Dataset records |
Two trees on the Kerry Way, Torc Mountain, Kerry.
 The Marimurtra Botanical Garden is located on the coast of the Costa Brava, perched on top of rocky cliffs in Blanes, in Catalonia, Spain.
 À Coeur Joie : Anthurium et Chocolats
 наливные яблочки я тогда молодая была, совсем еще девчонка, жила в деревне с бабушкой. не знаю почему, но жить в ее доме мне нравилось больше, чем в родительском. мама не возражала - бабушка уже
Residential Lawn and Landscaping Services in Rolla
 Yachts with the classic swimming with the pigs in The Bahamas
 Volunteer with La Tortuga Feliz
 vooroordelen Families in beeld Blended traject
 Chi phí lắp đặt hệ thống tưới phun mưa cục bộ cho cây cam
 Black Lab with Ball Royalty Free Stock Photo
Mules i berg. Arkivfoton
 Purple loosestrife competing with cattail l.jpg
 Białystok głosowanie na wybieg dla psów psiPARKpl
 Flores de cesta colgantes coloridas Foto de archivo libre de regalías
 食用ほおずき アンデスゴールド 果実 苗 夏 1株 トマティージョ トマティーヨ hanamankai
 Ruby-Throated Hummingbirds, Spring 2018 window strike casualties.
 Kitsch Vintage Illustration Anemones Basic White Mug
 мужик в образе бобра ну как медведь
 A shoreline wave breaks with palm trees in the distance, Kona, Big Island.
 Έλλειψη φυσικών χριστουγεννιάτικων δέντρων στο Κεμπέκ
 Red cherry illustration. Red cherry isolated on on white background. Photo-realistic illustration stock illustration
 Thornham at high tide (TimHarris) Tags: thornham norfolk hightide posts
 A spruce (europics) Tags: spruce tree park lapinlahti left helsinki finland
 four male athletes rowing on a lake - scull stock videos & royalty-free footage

Exercise aim |
Repeat, word for word, the lines above between the line holding "Έλλειψη φυσικών χριστουγεννιάτικων" and the line holding "Thornham at high", inclusive; omit everything else.

Result for this task |
 Έλλειψη φυσικών χριστουγεννιάτικων δέντρων στο Κεμπέκ
 Red cherry illustration. Red cherry isolated on on white background. Photo-realistic illustration stock illustration
 Thornham at high tide (TimHarris) Tags: thornham norfolk hightide posts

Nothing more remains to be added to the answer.